◆ Requirements ◆
Keep writing the article on the novel Sal and Gabi Fix the Universe, starting right after its last sentence.

◆ Supplied text ◆
--*--

Sal and Gabi Fix the Universe
- First edition
- Author: Carlos Hernandez
- Cover artist: Andrea Galecio
- Series: Sal and Gabi series (book 2)
- Genre: Young adult, Science fiction
- Publisher: Rick Riordan Presents
- Publication date: May 5, 2020
- Publication place: United States
- Preceded by: Sal and Gabi Break the Universe

= Sal and Gabi Fix the Universe =

2020 novel by Carlos Hernandez

Sal and Gabi Fix the Universe is a novel written by Carlos Hernandez. The novel was published by Disney-Hyperion in May 2020 and follows Sal Vidón, a magician who can reach into parallel universes and Culeco Academy class president Gabi Reál as they find out from an alternate version of themselves that Sal's Papi's class-nine AI remembranation machine might destroy the universe as they know it.

The cover art was done by Andrea Galecio. A short story by Hernandez about the Sal and Gabi characters will be featured in the upcoming anthology book, The Cursed Carnival and Other Calamities.

== Plot ==
Three weeks after saving Iggy, Sal witnesses the first successful test of his father Gustavo’s Remembranation Machine, which is designed to repair the dimensional rifts created by Sal. Although the machine appears to work, Sal immediately notices a troubling side effect: he can no longer see or access other universes and feels as though he has been separated from his mother and the multiverse. At the same time, Iggy begins behaving strangely, causing Sal and Gabi to worry that the connection between Iggy and his alternate-universe counterpart may be essential to keeping him alive. As Sal and Gabi walk to school, he explains that the machine seals the membranes between universes, and Gabi realizes that doing so could endanger Iggy. At Culeco, Sal encounters several unusual events, including a newly intelligent talking toilet named Vorágine, who knows about his diabetes and agrees to protect his privacy. Sal also meets an alternate version of Gabi, who secretly warns him that her universe is collapsing because a Remembranation Machine sealed it off. She explains that Sal’s father’s invention may be much more dangerous than he realizes and that Sal’s own universe could eventually suffer the same fate.

--*--

◆ Data provided ◆
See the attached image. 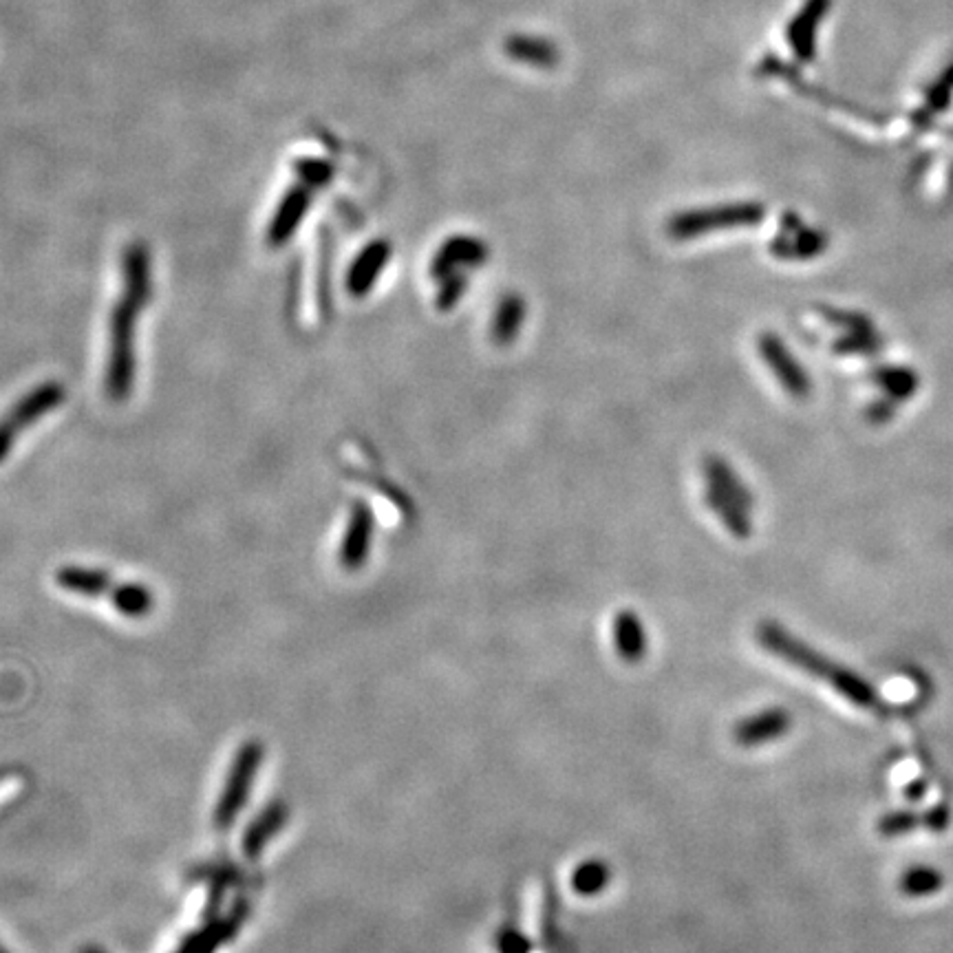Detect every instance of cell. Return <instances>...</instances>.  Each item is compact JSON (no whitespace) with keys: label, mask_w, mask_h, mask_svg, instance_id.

--*--

◆ Task answer ◆
While trying to understand what is happening, Sal also helps Yasmany through another personal crisis. Yasmany reveals that his grandparents can no longer care for him and that his mother does not provide a safe home, leaving him with nowhere to stay. Sal invites him to stay with his family, and the Vidóns welcome him warmly, preparing a room and food for him. Yasmany is surprised by how supportive Sal’s parents are and admits that he wishes his own mother had treated him with the same kindness. Meanwhile, Sal secretly communicates with the Remembranation Machine, which he names Brana, and discovers that it has become sentient. Along with the Entropy-sweeper, Brana begins to question the morality of its work. Principal Torres also becomes suspicious of Sal’s repeated impossible escapes and magical incidents. She realizes that he is probably using his father’s technology to open dimensional rifts and warns him that he will be expelled if he brings unnecessary magical props or technology to school. Sal eventually tells Gustavo about the danger of sealing universes, and Gustavo agrees to investigate after Sal explains that the machine may have hidden important information from him.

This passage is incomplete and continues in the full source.